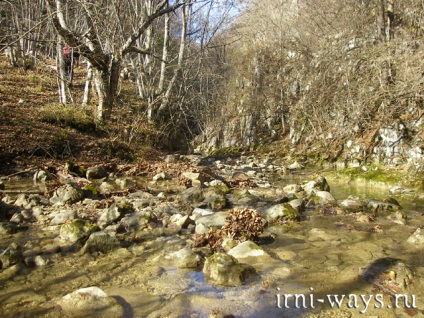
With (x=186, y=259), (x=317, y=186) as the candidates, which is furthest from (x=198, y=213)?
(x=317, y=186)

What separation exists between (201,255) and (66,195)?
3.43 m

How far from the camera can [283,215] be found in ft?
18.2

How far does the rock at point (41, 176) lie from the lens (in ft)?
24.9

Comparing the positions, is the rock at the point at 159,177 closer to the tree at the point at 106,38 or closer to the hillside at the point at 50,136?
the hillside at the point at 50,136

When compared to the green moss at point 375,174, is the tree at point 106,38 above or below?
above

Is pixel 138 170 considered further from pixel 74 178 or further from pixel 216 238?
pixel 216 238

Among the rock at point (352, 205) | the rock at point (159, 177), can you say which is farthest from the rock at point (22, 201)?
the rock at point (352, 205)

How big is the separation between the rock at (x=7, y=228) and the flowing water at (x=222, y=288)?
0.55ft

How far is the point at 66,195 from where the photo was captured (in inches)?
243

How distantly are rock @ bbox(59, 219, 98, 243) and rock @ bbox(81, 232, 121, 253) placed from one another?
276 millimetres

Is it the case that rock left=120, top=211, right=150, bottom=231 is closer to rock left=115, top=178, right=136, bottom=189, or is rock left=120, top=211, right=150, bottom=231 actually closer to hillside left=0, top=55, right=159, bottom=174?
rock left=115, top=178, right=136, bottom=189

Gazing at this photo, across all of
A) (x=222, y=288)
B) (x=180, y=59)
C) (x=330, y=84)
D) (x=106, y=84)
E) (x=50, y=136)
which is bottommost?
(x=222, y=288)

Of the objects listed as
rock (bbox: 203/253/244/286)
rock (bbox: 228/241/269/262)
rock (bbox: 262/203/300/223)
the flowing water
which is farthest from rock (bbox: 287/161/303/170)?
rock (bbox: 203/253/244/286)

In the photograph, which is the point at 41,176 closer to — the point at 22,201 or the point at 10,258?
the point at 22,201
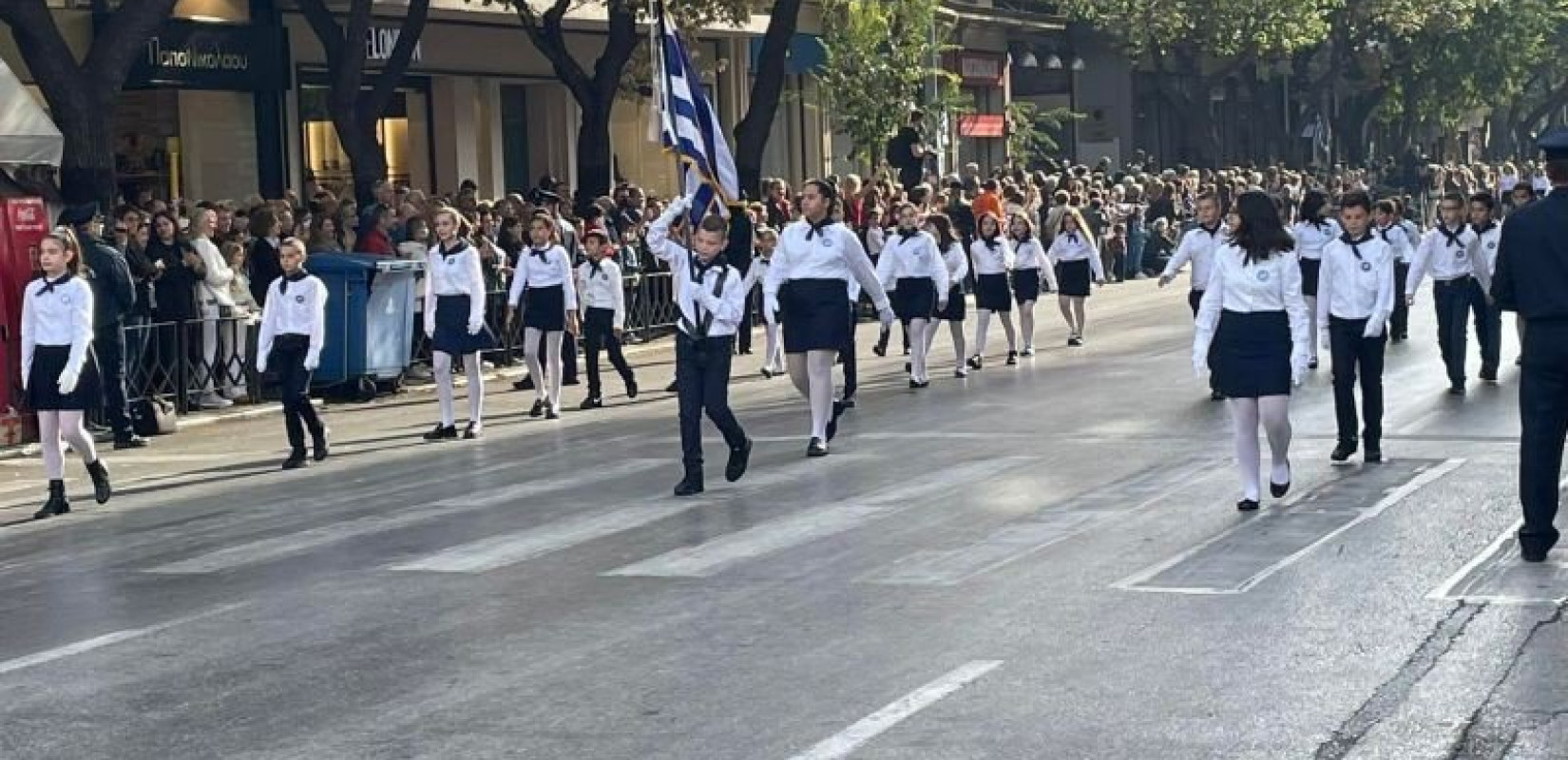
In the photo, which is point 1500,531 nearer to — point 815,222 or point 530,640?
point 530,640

━━━━━━━━

(Aim)
Extract every line of text from all the items above, copying each one character for character, and leave the pictures out.

(Reply to the exercise)
With (x=186, y=259), (x=317, y=186) as the candidates, which is furthest from (x=198, y=213)?
(x=317, y=186)

What separation exists between (201,255) and (66,195)?
3.43 m

How far from the camera can [283,215] be found in ft?
18.2

How far does the rock at point (41, 176) lie from the lens (in ft)?
24.9

Comparing the positions, is the rock at the point at 159,177 closer to the tree at the point at 106,38 or closer to the hillside at the point at 50,136?
the hillside at the point at 50,136

When compared to the green moss at point 375,174, is the tree at point 106,38 above or below?
above

Is pixel 138 170 considered further from pixel 74 178 or further from pixel 216 238?
pixel 216 238

Among the rock at point (352, 205) | the rock at point (159, 177), can you say which is farthest from the rock at point (22, 201)?
the rock at point (352, 205)

How big is the separation between the rock at (x=7, y=228) and the flowing water at (x=222, y=288)?
0.55ft

How far is the point at 66,195 from where the photo was captured (in inches)?
243

How distantly are rock @ bbox(59, 219, 98, 243) and rock @ bbox(81, 232, 121, 253) placed from one another?
276 millimetres

Is it the case that rock left=120, top=211, right=150, bottom=231 is closer to rock left=115, top=178, right=136, bottom=189, or is rock left=120, top=211, right=150, bottom=231 actually closer to hillside left=0, top=55, right=159, bottom=174?
rock left=115, top=178, right=136, bottom=189

Gazing at this photo, across all of
A) (x=222, y=288)
B) (x=180, y=59)
C) (x=330, y=84)
D) (x=106, y=84)
E) (x=50, y=136)
which is bottommost?
(x=222, y=288)

Of the objects listed as
rock (bbox: 203/253/244/286)
rock (bbox: 228/241/269/262)
rock (bbox: 262/203/300/223)
the flowing water
which is farthest from rock (bbox: 287/161/303/170)?
rock (bbox: 203/253/244/286)

In the photograph, which is the point at 41,176 closer to — the point at 22,201 or the point at 10,258?
the point at 22,201
In the photo, which is point 1500,531 nearer to — point 815,222 or point 530,640?
point 530,640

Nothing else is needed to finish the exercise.